I’m unsure of your problem with the sessions - the scripts don’t require anything special aside from normal sessions (I believe xampp has this functionality enabled by default). Could you show me any error messages you are receiving so I can help you further?
Juan Sarabia
September 29th, 2008 at 2:33 am
I’m trying but I get this error:
Parse error: syntax error, unexpected ‘(’, expecting ‘,’ or ‘)’ in /home/ollin/domains/ollinpublicidad.com/public_html/proyectos/tecmei/formprocessor.php on line 53
Richard Willars
September 29th, 2008 at 8:38 pm
I’ve just released version 1.03 of the form processor. This releases fixes a few bugs and adds some further functionality which will be documented shortly.

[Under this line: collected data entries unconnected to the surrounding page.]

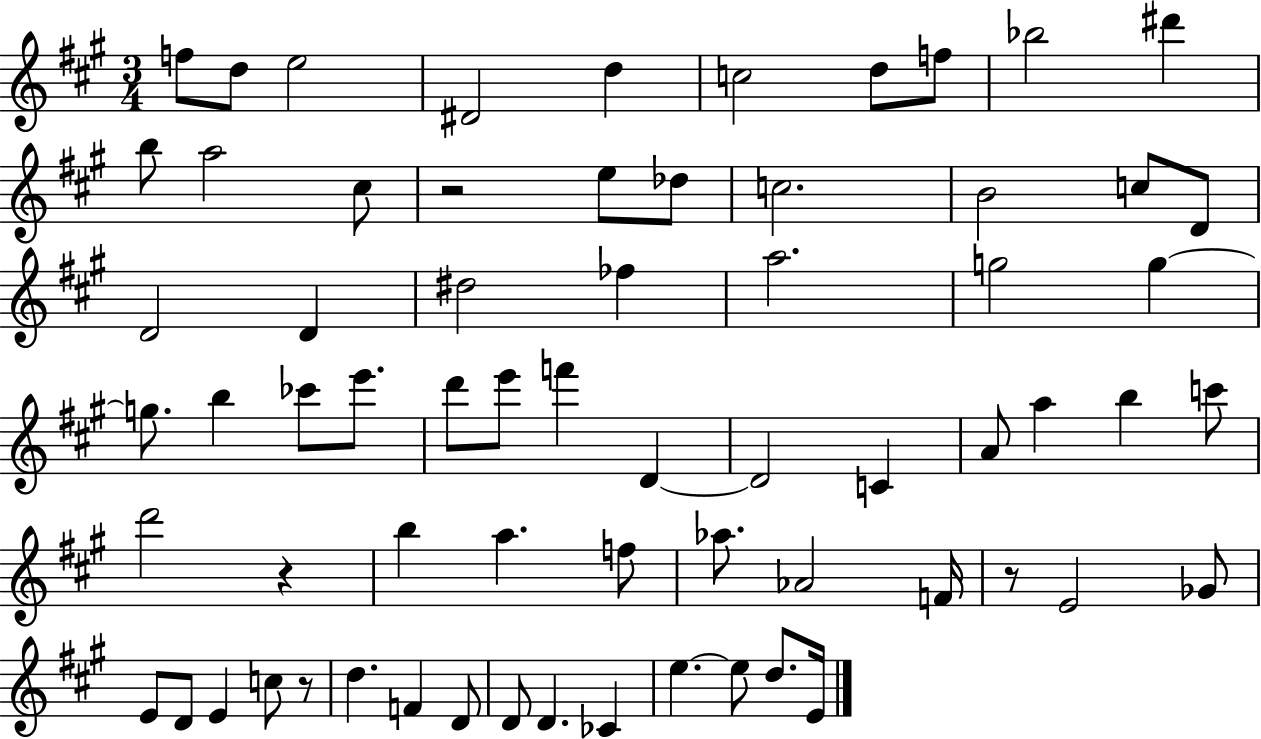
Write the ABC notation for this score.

X:1
T:Untitled
M:3/4
L:1/4
K:A
f/2 d/2 e2 ^D2 d c2 d/2 f/2 _b2 ^d' b/2 a2 ^c/2 z2 e/2 _d/2 c2 B2 c/2 D/2 D2 D ^d2 _f a2 g2 g g/2 b _c'/2 e'/2 d'/2 e'/2 f' D D2 C A/2 a b c'/2 d'2 z b a f/2 _a/2 _A2 F/4 z/2 E2 _G/2 E/2 D/2 E c/2 z/2 d F D/2 D/2 D _C e e/2 d/2 E/4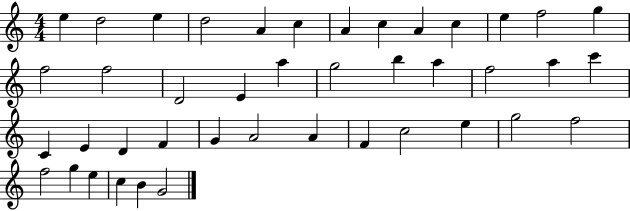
{
  \clef treble
  \numericTimeSignature
  \time 4/4
  \key c \major
  e''4 d''2 e''4 | d''2 a'4 c''4 | a'4 c''4 a'4 c''4 | e''4 f''2 g''4 | \break f''2 f''2 | d'2 e'4 a''4 | g''2 b''4 a''4 | f''2 a''4 c'''4 | \break c'4 e'4 d'4 f'4 | g'4 a'2 a'4 | f'4 c''2 e''4 | g''2 f''2 | \break f''2 g''4 e''4 | c''4 b'4 g'2 | \bar "|."
}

Juan, this should also fix your problem.
wheelibin
October 12th, 2008 at 12:33 pm
Hi
This looks just what I’m after and thank you for making it available for free….I have just downloaded it and I am getting the same error as Juan - Parse error: syntax error, unexpected ‘(’, expecting ‘,’ or ‘)’ on line 53 again…..have you any ideas?
Thanks a lot
Trish
October 14th, 2008 at 8:20 pm
Where can we download the latest version?
Richard Willars
October 14th, 2008 at 9:03 pm
wheelibin, you need to make sure you have PHP 5 and simplexml, otherwise you will receive that error.
Trish, the link to download is at the bottom of the article in the summary section (sorry if it’s not clear!).